6.3                               If this Agreement is terminated by either Party as a result of the Executive’s Disability, the Employer will pay the Executive’s Salary and Benefits through the remainder of the calendar month during which such termination is effective and for the lesser of (a) six (6) consecutive months thereafter, or (b) the period until disability insurance benefits commence under any disability insurance coverage which may be provided by the Employer to the Executive.  Applicable Salary payments will be made in a single lump sum cash payment to Executive (less all required withholding) within the thirty (30) day period immediately following the date of Executive’s Disability.

 

6.4                               If this Agreement terminates as a result of the death of the Executive, the Executive (or his estate) will be entitled to receive his Salary and accrued Benefits through to the end of the calendar month in which his death occurs. Applicable Salary payments will be made in a single lump sum cash payment to Executive (less all required withholding) within the thirty (30) day period immediately following the date of Executive’s death.

Work task: Revise the agreement excerpt by rewriting the stretch from "6.4                               If this" through "of Executive’s death." with "thirty (30) day" changed to "sixty (60) day".

Recorded data:

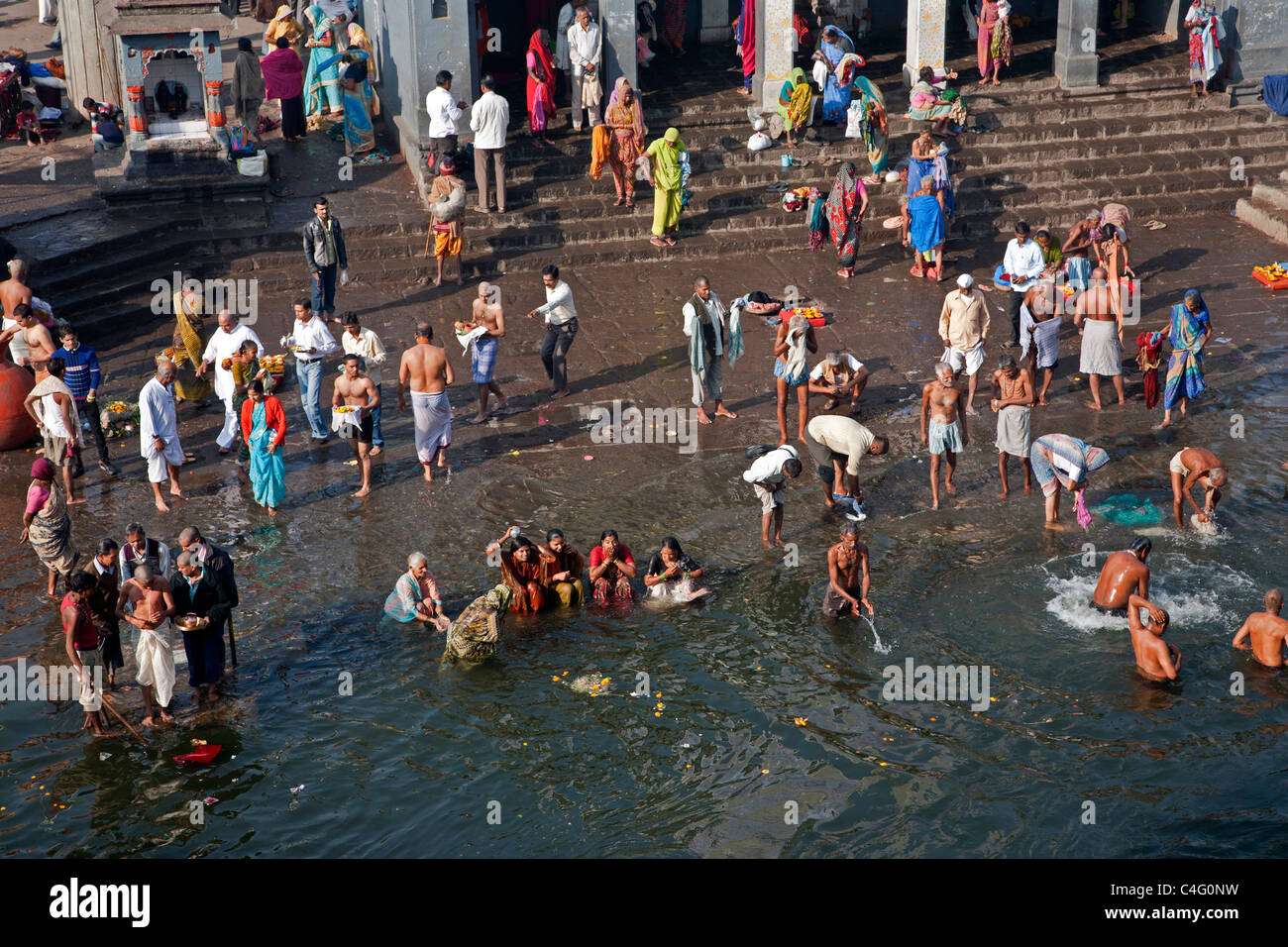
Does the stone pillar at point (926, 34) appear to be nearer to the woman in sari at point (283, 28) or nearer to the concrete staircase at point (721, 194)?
the concrete staircase at point (721, 194)

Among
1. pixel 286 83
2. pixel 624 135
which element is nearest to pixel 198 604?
pixel 624 135

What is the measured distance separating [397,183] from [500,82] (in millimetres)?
3406

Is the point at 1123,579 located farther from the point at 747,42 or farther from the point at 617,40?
the point at 747,42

Answer box:
6.4                               If this Agreement terminates as a result of the death of the Executive, the Executive (or his estate) will be entitled to receive his Salary and accrued Benefits through to the end of the calendar month in which his death occurs. Applicable Salary payments will be made in a single lump sum cash payment to Executive (less all required withholding) within the sixty (60) day period immediately following the date of Executive’s death.